[[ PROVIDED RECORDS, beginning ]]

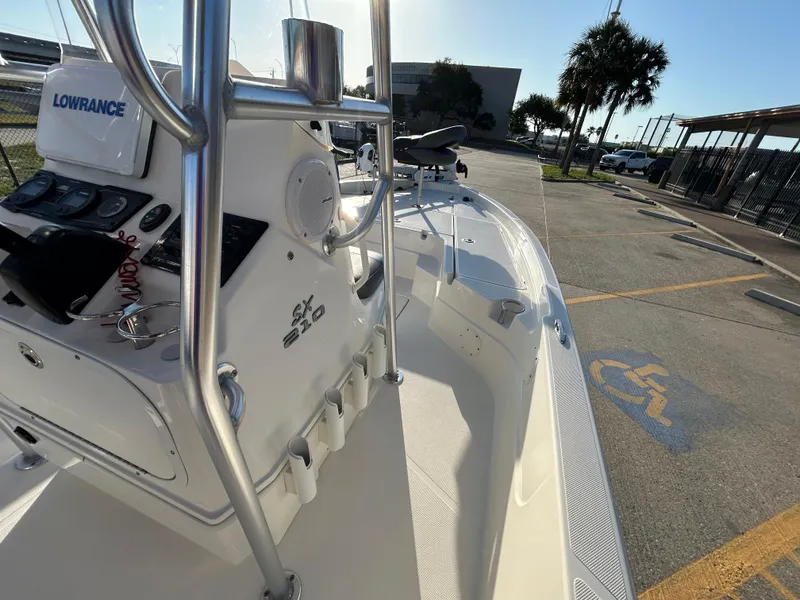 Slide: The Image of 2016 Skeeter SX 210 boat with Lowrance electronics, parked near a handicap space. - 11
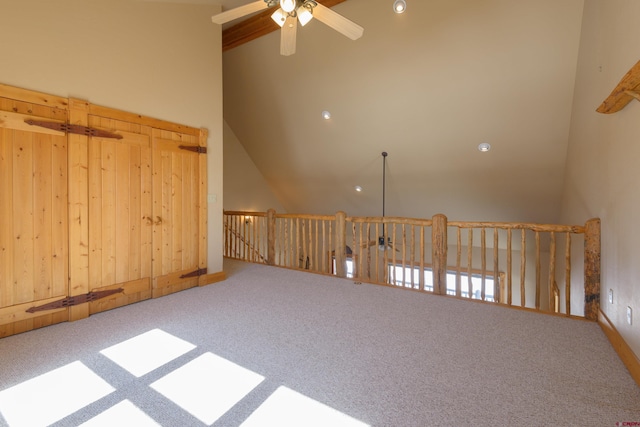 spare room with ceiling fan, carpet floors, and a towering ceiling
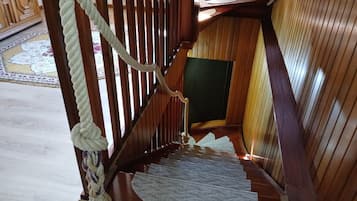 Una escalera de madera con barandilla de cuerda y un rellano alfombrado.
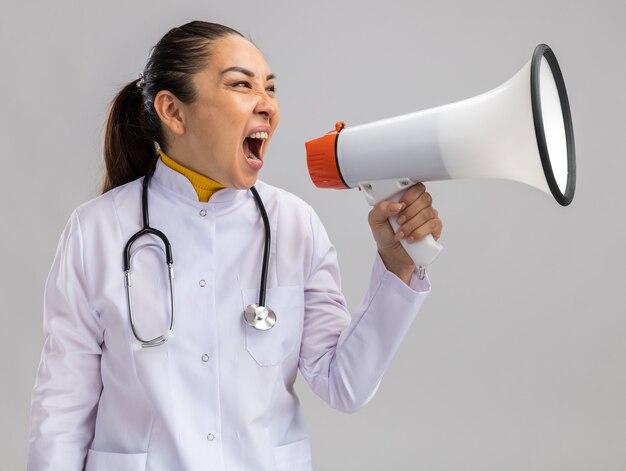 Jovem médica vestindo jaleco branco com estetoscópio no pescoço gritando para o megafone com expressão agressiva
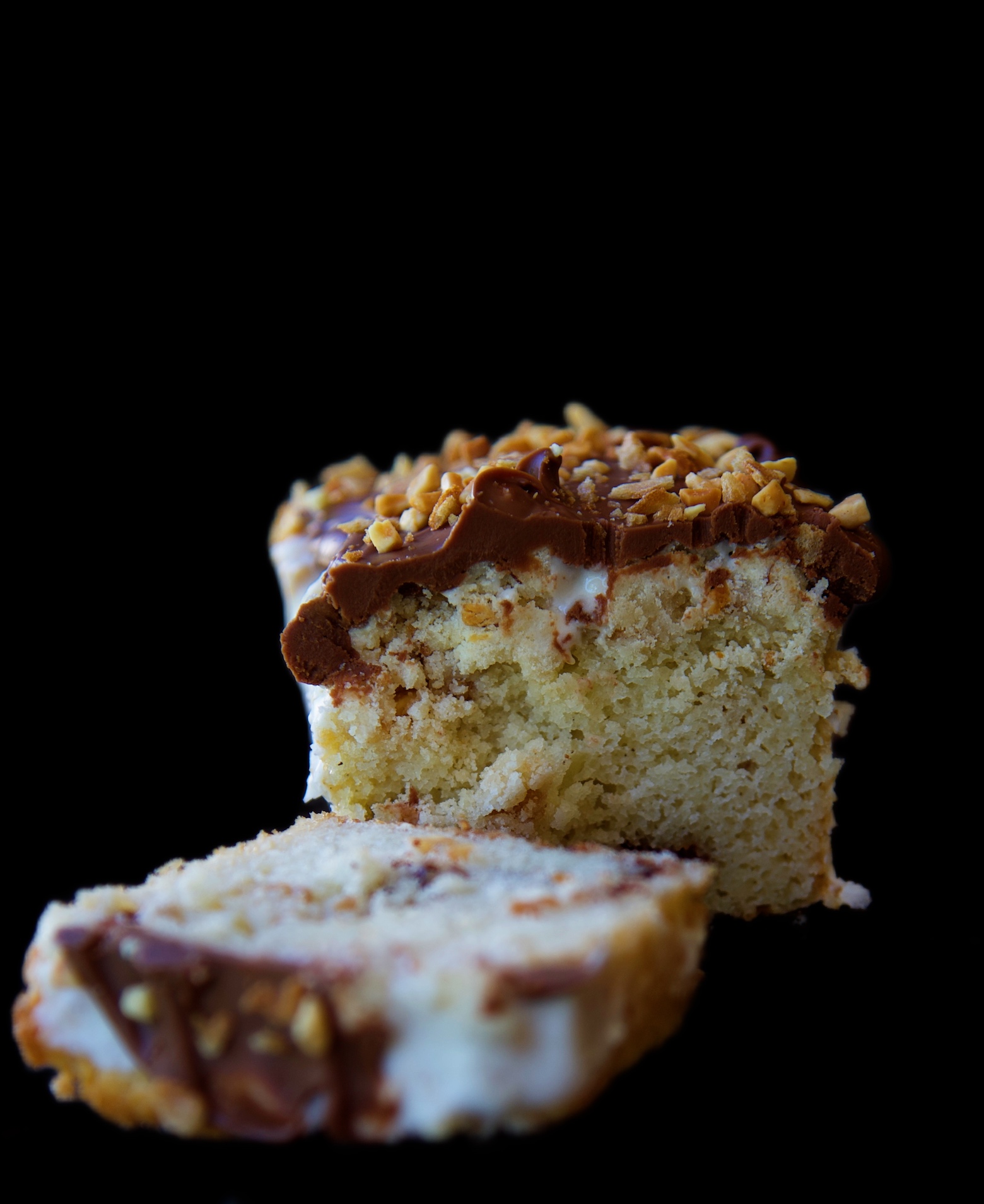 Side view of sliced crumb cake with a slice by the side. Focus on the center of the crumb cake. 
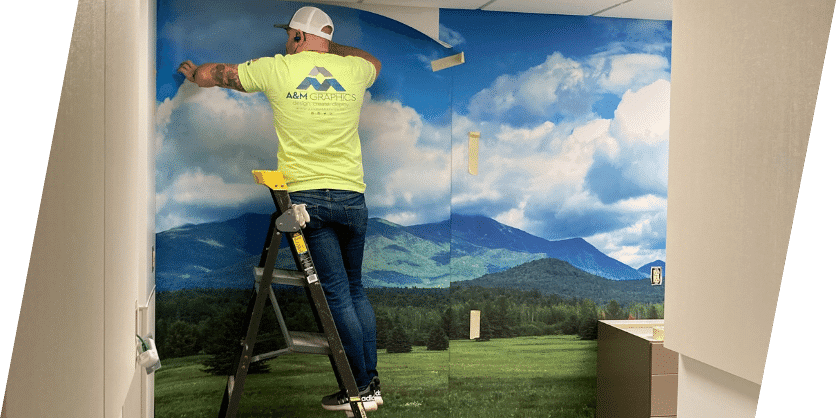 A man installing a wrap on a wall, showcasing his artistic talent and creativity in the installation process.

[[ PROVIDED RECORDS, end ]]

■ WORK ORDER
Lay out the data above as a Markdown table with two columns, Row and Line, numbering each line and leaving out any blank ones. Include no pictures in the table.

■ EXERCISE RESPONSE
| Row | Line |
|---|---|
| 1 |  Slide: The Image of 2016 Skeeter SX 210 boat with Lowrance electronics, parked near a handicap space. - 11 |
| 2 |  spare room with ceiling fan, carpet floors, and a towering ceiling |
| 3 |  Una escalera de madera con barandilla de cuerda y un rellano alfombrado. |
| 4 |  Jovem médica vestindo jaleco branco com estetoscópio no pescoço gritando para o megafone com expressão agressiva |
| 5 |  Side view of sliced crumb cake with a slice by the side. Focus on the center of the crumb cake.  |
| 6 |  A man installing a wrap on a wall, showcasing his artistic talent and creativity in the installation process. |